* Aim of the exercise:
Look through the records that follow. Copy every line containing the word "site".

* Entries provided:
_ _ _

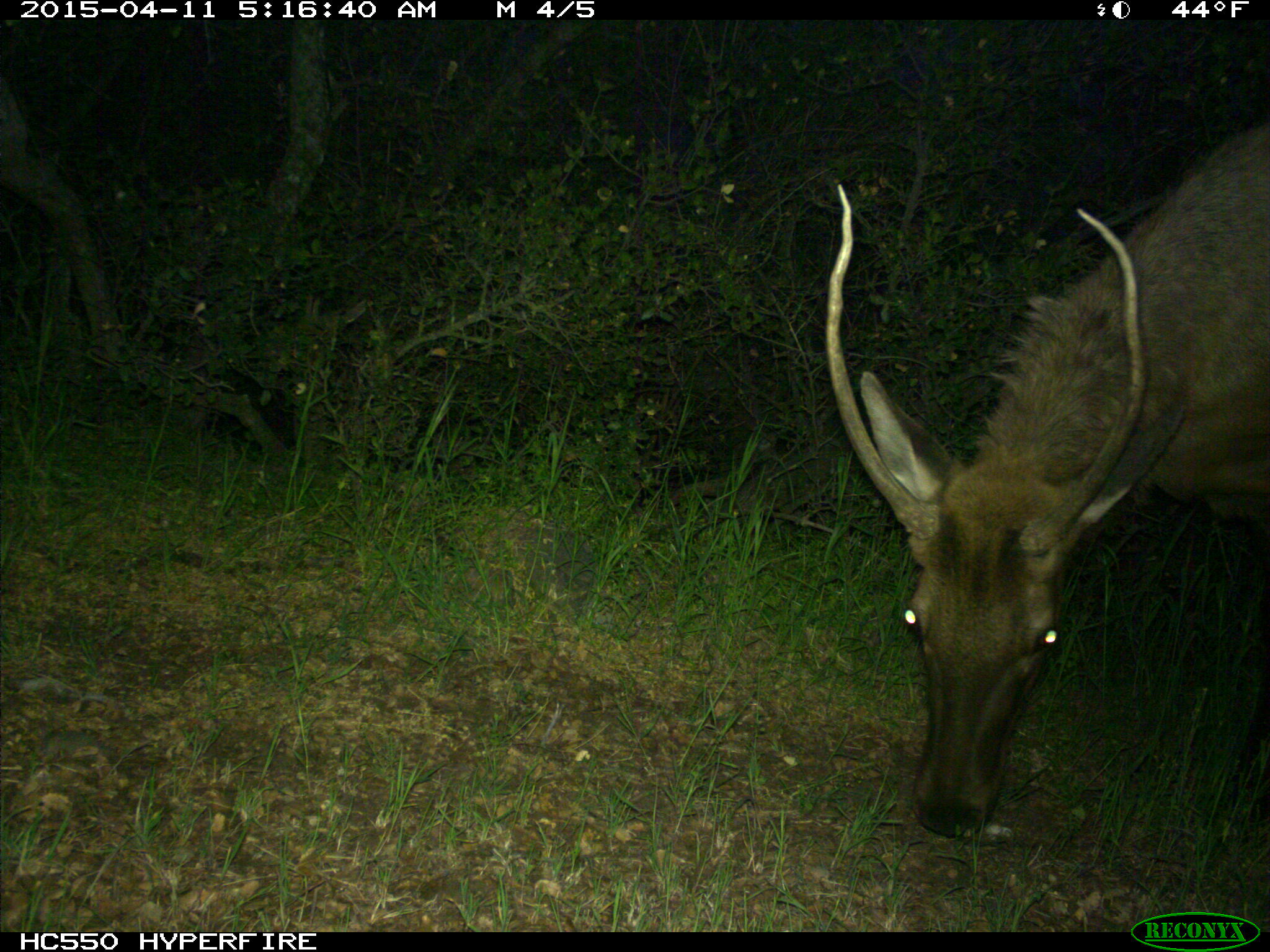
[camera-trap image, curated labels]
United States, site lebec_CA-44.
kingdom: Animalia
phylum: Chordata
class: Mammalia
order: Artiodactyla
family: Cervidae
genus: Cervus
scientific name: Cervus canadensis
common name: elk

_ _ _

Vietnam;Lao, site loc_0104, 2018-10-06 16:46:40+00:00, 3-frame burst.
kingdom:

_ _ _

* Answer to this problem:
United States, site lebec_CA-44.
Vietnam;Lao, site loc_0104, 2018-10-06 16:46:40+00:00, 3-frame burst.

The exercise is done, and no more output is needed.